[Stored items]
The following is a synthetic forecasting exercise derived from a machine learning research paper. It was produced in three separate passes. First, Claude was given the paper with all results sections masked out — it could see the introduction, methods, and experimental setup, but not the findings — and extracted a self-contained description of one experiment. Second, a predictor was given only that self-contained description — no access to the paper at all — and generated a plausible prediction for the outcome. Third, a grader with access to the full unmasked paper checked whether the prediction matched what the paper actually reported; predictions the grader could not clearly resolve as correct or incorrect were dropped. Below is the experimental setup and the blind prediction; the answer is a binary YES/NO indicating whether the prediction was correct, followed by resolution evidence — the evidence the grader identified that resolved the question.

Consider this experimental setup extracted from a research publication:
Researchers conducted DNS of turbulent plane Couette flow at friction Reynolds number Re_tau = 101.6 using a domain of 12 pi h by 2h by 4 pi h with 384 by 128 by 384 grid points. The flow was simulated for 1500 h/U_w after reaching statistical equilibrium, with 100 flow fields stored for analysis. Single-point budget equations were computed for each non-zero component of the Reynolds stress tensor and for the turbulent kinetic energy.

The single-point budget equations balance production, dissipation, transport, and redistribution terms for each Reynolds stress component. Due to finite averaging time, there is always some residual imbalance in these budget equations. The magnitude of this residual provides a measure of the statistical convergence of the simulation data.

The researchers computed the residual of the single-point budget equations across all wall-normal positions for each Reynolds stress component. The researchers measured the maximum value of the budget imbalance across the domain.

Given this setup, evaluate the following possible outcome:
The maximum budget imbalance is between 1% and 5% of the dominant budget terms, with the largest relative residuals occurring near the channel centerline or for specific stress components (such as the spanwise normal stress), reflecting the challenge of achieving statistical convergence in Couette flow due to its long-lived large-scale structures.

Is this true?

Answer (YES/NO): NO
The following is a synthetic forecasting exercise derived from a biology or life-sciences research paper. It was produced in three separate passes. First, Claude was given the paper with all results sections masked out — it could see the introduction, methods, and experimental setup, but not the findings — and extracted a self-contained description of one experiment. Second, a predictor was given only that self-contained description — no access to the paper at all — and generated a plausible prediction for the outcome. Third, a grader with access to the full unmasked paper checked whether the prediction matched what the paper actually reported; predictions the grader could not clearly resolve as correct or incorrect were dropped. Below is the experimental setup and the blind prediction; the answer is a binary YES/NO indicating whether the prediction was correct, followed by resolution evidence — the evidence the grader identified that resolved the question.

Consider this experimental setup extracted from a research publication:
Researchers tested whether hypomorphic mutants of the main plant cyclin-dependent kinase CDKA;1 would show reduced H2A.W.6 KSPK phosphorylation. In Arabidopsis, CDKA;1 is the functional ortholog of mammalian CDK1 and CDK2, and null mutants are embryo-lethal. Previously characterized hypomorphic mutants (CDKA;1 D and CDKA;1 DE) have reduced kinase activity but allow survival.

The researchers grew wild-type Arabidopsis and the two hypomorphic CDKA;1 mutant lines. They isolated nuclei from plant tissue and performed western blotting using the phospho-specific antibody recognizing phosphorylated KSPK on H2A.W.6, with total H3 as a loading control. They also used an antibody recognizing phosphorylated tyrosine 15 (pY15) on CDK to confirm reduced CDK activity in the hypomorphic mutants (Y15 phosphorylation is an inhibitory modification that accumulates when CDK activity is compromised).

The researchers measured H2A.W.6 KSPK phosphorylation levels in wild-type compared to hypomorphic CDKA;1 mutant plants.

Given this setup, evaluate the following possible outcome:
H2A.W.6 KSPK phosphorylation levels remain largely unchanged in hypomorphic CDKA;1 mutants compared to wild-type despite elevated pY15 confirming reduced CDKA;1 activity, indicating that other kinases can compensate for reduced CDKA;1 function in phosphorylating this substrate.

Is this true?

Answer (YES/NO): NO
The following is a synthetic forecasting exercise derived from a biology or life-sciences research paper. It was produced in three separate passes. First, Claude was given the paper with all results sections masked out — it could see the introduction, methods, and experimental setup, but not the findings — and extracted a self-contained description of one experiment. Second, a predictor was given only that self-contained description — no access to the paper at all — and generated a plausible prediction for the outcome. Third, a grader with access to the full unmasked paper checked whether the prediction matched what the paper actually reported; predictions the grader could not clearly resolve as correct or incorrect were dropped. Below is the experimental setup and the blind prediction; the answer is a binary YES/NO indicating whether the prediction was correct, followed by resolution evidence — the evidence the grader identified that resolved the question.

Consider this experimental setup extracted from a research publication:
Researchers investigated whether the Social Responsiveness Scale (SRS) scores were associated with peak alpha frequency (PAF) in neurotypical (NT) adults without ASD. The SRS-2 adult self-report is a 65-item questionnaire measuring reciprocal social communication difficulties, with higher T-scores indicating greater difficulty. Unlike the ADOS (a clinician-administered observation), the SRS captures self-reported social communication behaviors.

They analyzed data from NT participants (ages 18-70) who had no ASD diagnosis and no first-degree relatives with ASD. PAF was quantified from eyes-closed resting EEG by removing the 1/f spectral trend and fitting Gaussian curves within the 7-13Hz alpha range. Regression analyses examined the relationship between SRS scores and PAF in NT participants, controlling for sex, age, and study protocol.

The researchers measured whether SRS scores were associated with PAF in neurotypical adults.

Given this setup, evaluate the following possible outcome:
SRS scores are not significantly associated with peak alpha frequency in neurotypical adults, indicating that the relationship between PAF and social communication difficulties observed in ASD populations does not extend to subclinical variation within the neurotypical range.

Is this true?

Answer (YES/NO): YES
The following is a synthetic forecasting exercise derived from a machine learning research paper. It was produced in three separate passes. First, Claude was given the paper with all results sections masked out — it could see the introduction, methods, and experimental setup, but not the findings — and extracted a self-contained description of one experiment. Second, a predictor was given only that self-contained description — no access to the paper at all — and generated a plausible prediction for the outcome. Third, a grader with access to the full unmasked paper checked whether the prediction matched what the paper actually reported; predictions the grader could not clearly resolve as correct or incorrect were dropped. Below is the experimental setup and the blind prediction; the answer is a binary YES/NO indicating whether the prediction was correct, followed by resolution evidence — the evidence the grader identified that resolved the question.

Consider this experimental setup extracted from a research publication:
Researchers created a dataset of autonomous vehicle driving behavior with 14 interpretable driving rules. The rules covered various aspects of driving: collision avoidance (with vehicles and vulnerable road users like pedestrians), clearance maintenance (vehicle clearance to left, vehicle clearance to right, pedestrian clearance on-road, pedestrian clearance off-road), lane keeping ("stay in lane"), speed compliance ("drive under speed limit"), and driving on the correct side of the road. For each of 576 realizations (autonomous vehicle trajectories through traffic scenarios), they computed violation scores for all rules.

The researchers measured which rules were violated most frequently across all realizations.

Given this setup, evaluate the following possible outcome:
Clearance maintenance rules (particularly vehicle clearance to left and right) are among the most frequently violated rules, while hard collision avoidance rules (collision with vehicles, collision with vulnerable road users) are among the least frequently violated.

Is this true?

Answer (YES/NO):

ACTIVITY
Write the data out again in full. Match it word for word.

EXERCISE RESULT
The following is a synthetic forecasting exercise derived from a machine learning research paper. It was produced in three separate passes. First, Claude was given the paper with all results sections masked out — it could see the introduction, methods, and experimental setup, but not the findings — and extracted a self-contained description of one experiment. Second, a predictor was given only that self-contained description — no access to the paper at all — and generated a plausible prediction for the outcome. Third, a grader with access to the full unmasked paper checked whether the prediction matched what the paper actually reported; predictions the grader could not clearly resolve as correct or incorrect were dropped. Below is the experimental setup and the blind prediction; the answer is a binary YES/NO indicating whether the prediction was correct, followed by resolution evidence — the evidence the grader identified that resolved the question.

Consider this experimental setup extracted from a research publication:
Researchers conducted DNS of turbulent plane Couette flow at friction Reynolds number Re_tau = 101.6 using a domain of 12 pi h by 2h by 4 pi h with 384 by 128 by 384 grid points. The flow was simulated for 1500 h/U_w after reaching statistical equilibrium, with 100 flow fields stored for analysis. Single-point budget equations were computed for each non-zero component of the Reynolds stress tensor and for the turbulent kinetic energy.

The single-point budget equations balance production, dissipation, transport, and redistribution terms for each Reynolds stress component. Due to finite averaging time, there is always some residual imbalance in these budget equations. The magnitude of this residual provides a measure of the statistical convergence of the simulation data.

The researchers computed the residual of the single-point budget equations across all wall-normal positions for each Reynolds stress component. The researchers measured the maximum value of the budget imbalance across the domain.

Given this setup, evaluate the following possible outcome:
The maximum budget imbalance is between 1% and 5% of the dominant budget terms, with the largest relative residuals occurring near the channel centerline or for specific stress components (such as the spanwise normal stress), reflecting the challenge of achieving statistical convergence in Couette flow due to its long-lived large-scale structures.

Is this true?

Answer (YES/NO): NO
The following is a synthetic forecasting exercise derived from a biology or life-sciences research paper. It was produced in three separate passes. First, Claude was given the paper with all results sections masked out — it could see the introduction, methods, and experimental setup, but not the findings — and extracted a self-contained description of one experiment. Second, a predictor was given only that self-contained description — no access to the paper at all — and generated a plausible prediction for the outcome. Third, a grader with access to the full unmasked paper checked whether the prediction matched what the paper actually reported; predictions the grader could not clearly resolve as correct or incorrect were dropped. Below is the experimental setup and the blind prediction; the answer is a binary YES/NO indicating whether the prediction was correct, followed by resolution evidence — the evidence the grader identified that resolved the question.

Consider this experimental setup extracted from a research publication:
Researchers tested whether hypomorphic mutants of the main plant cyclin-dependent kinase CDKA;1 would show reduced H2A.W.6 KSPK phosphorylation. In Arabidopsis, CDKA;1 is the functional ortholog of mammalian CDK1 and CDK2, and null mutants are embryo-lethal. Previously characterized hypomorphic mutants (CDKA;1 D and CDKA;1 DE) have reduced kinase activity but allow survival.

The researchers grew wild-type Arabidopsis and the two hypomorphic CDKA;1 mutant lines. They isolated nuclei from plant tissue and performed western blotting using the phospho-specific antibody recognizing phosphorylated KSPK on H2A.W.6, with total H3 as a loading control. They also used an antibody recognizing phosphorylated tyrosine 15 (pY15) on CDK to confirm reduced CDK activity in the hypomorphic mutants (Y15 phosphorylation is an inhibitory modification that accumulates when CDK activity is compromised).

The researchers measured H2A.W.6 KSPK phosphorylation levels in wild-type compared to hypomorphic CDKA;1 mutant plants.

Given this setup, evaluate the following possible outcome:
H2A.W.6 KSPK phosphorylation levels remain largely unchanged in hypomorphic CDKA;1 mutants compared to wild-type despite elevated pY15 confirming reduced CDKA;1 activity, indicating that other kinases can compensate for reduced CDKA;1 function in phosphorylating this substrate.

Is this true?

Answer (YES/NO): NO
The following is a synthetic forecasting exercise derived from a biology or life-sciences research paper. It was produced in three separate passes. First, Claude was given the paper with all results sections masked out — it could see the introduction, methods, and experimental setup, but not the findings — and extracted a self-contained description of one experiment. Second, a predictor was given only that self-contained description — no access to the paper at all — and generated a plausible prediction for the outcome. Third, a grader with access to the full unmasked paper checked whether the prediction matched what the paper actually reported; predictions the grader could not clearly resolve as correct or incorrect were dropped. Below is the experimental setup and the blind prediction; the answer is a binary YES/NO indicating whether the prediction was correct, followed by resolution evidence — the evidence the grader identified that resolved the question.

Consider this experimental setup extracted from a research publication:
Researchers investigated whether the Social Responsiveness Scale (SRS) scores were associated with peak alpha frequency (PAF) in neurotypical (NT) adults without ASD. The SRS-2 adult self-report is a 65-item questionnaire measuring reciprocal social communication difficulties, with higher T-scores indicating greater difficulty. Unlike the ADOS (a clinician-administered observation), the SRS captures self-reported social communication behaviors.

They analyzed data from NT participants (ages 18-70) who had no ASD diagnosis and no first-degree relatives with ASD. PAF was quantified from eyes-closed resting EEG by removing the 1/f spectral trend and fitting Gaussian curves within the 7-13Hz alpha range. Regression analyses examined the relationship between SRS scores and PAF in NT participants, controlling for sex, age, and study protocol.

The researchers measured whether SRS scores were associated with PAF in neurotypical adults.

Given this setup, evaluate the following possible outcome:
SRS scores are not significantly associated with peak alpha frequency in neurotypical adults, indicating that the relationship between PAF and social communication difficulties observed in ASD populations does not extend to subclinical variation within the neurotypical range.

Is this true?

Answer (YES/NO): YES
The following is a synthetic forecasting exercise derived from a machine learning research paper. It was produced in three separate passes. First, Claude was given the paper with all results sections masked out — it could see the introduction, methods, and experimental setup, but not the findings — and extracted a self-contained description of one experiment. Second, a predictor was given only that self-contained description — no access to the paper at all — and generated a plausible prediction for the outcome. Third, a grader with access to the full unmasked paper checked whether the prediction matched what the paper actually reported; predictions the grader could not clearly resolve as correct or incorrect were dropped. Below is the experimental setup and the blind prediction; the answer is a binary YES/NO indicating whether the prediction was correct, followed by resolution evidence — the evidence the grader identified that resolved the question.

Consider this experimental setup extracted from a research publication:
Researchers created a dataset of autonomous vehicle driving behavior with 14 interpretable driving rules. The rules covered various aspects of driving: collision avoidance (with vehicles and vulnerable road users like pedestrians), clearance maintenance (vehicle clearance to left, vehicle clearance to right, pedestrian clearance on-road, pedestrian clearance off-road), lane keeping ("stay in lane"), speed compliance ("drive under speed limit"), and driving on the correct side of the road. For each of 576 realizations (autonomous vehicle trajectories through traffic scenarios), they computed violation scores for all rules.

The researchers measured which rules were violated most frequently across all realizations.

Given this setup, evaluate the following possible outcome:
Clearance maintenance rules (particularly vehicle clearance to left and right) are among the most frequently violated rules, while hard collision avoidance rules (collision with vehicles, collision with vulnerable road users) are among the least frequently violated.

Is this true?

Answer (YES/NO):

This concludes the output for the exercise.